WHAT NEEDS TO BE DONE:
The full listing is to be transcribed exactly, with each picture left out.

MATERIAL PROVIDED:
----------------------------------------

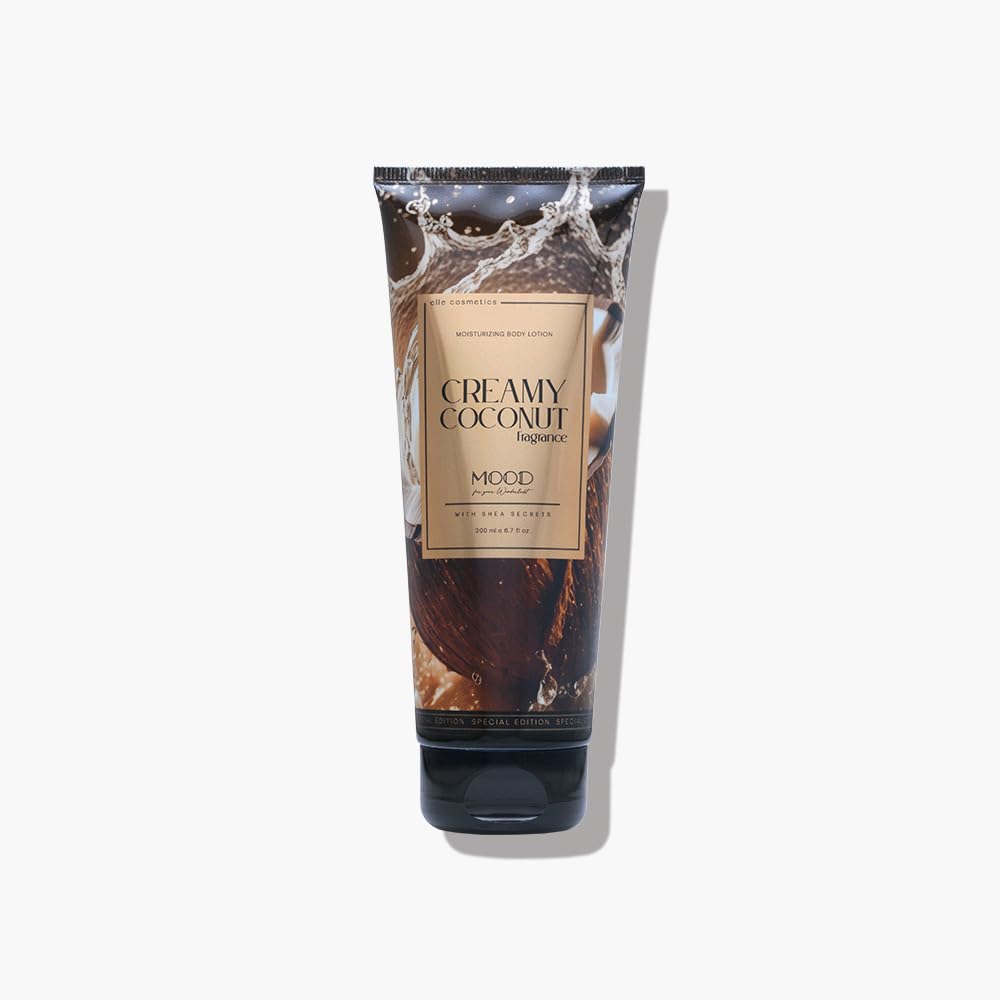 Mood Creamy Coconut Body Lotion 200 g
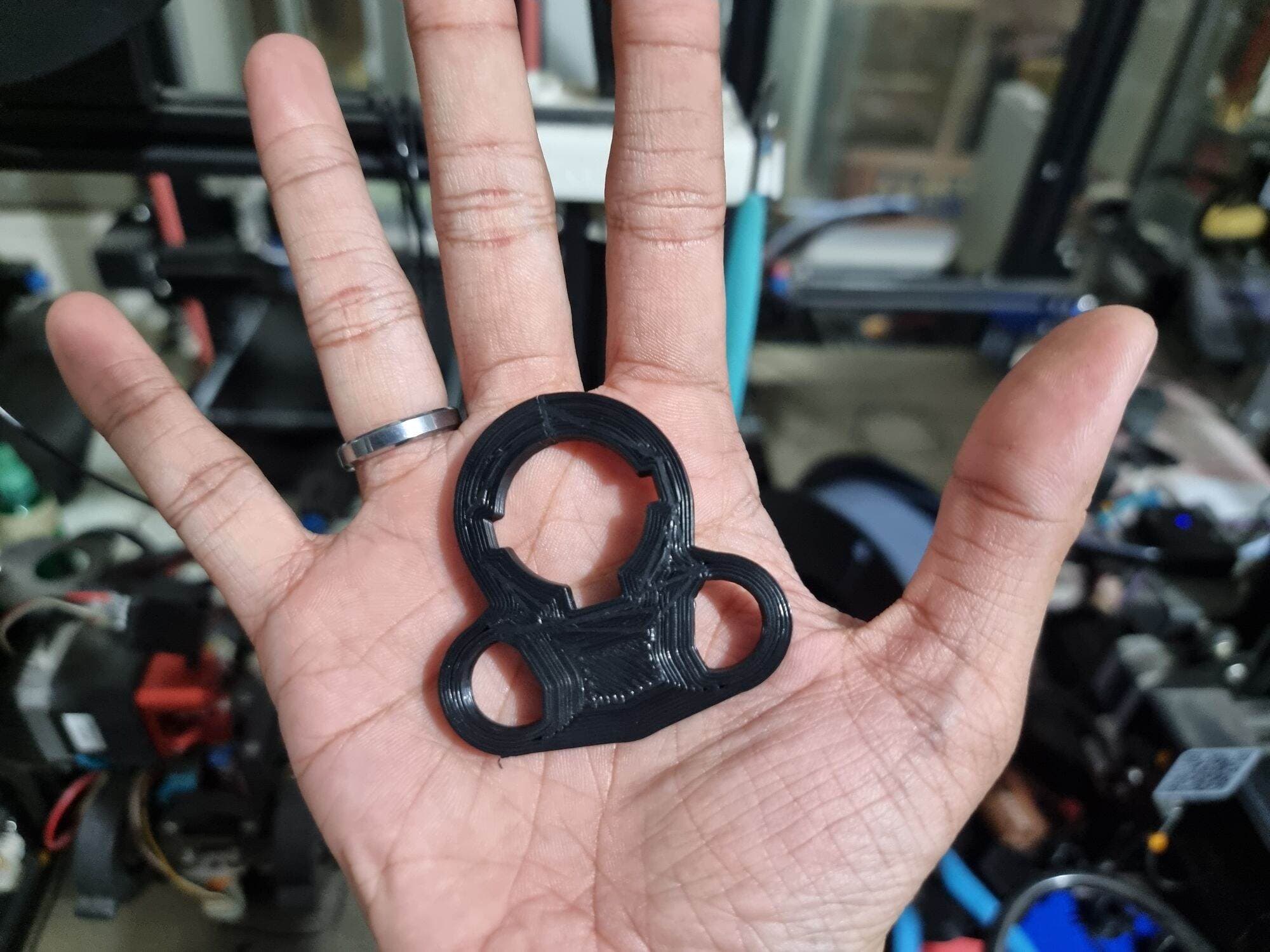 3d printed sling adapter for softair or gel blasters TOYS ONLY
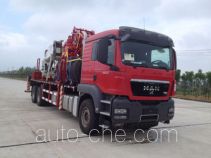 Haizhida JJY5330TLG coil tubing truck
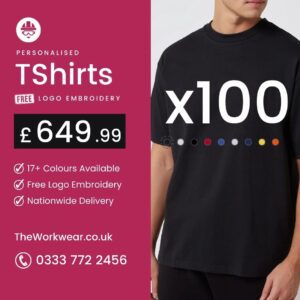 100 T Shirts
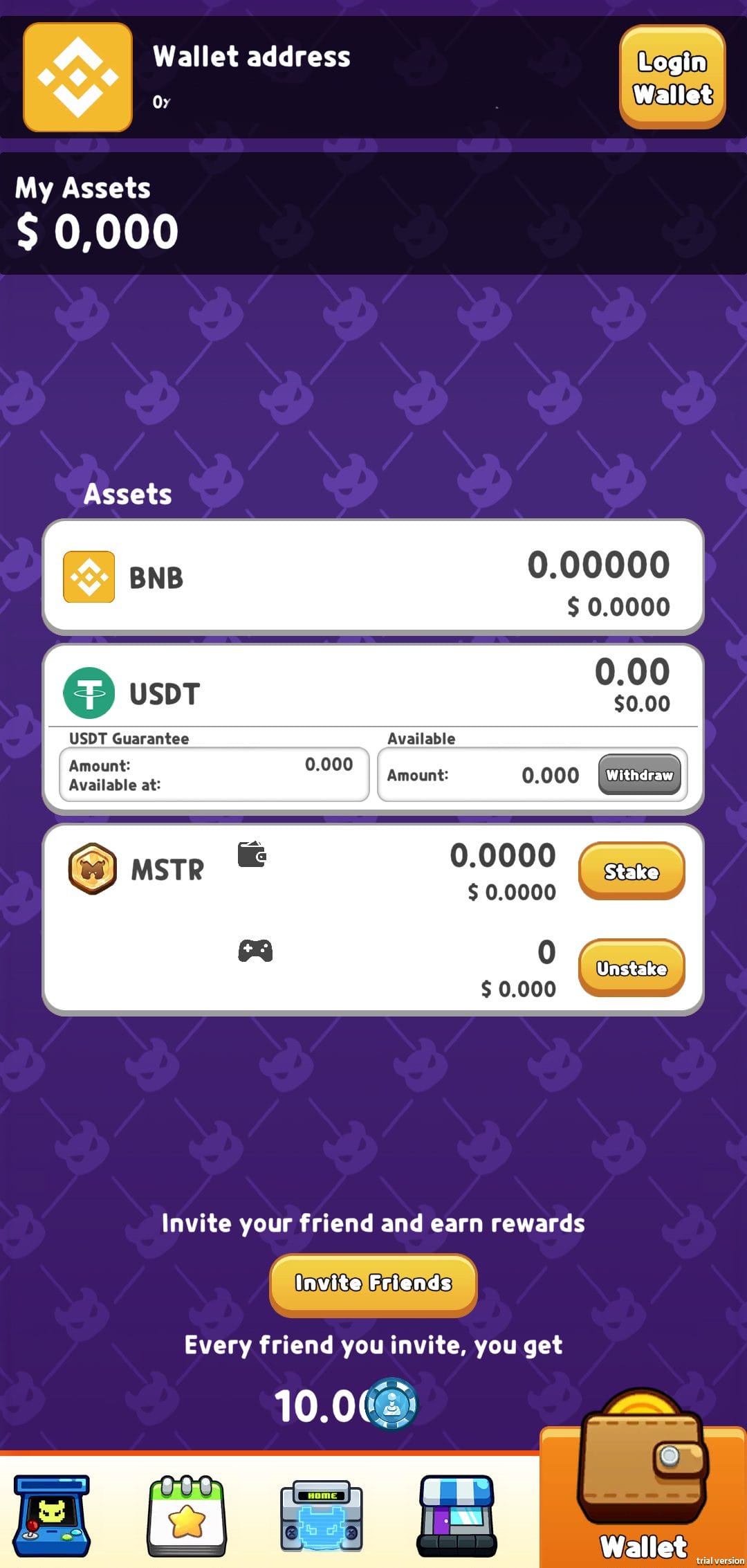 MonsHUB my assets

----------------------------------------

RESULT:
 Mood Creamy Coconut Body Lotion 200 g
 3d printed sling adapter for softair or gel blasters TOYS ONLY
 Haizhida JJY5330TLG coil tubing truck
 100 T Shirts
 MonsHUB my assets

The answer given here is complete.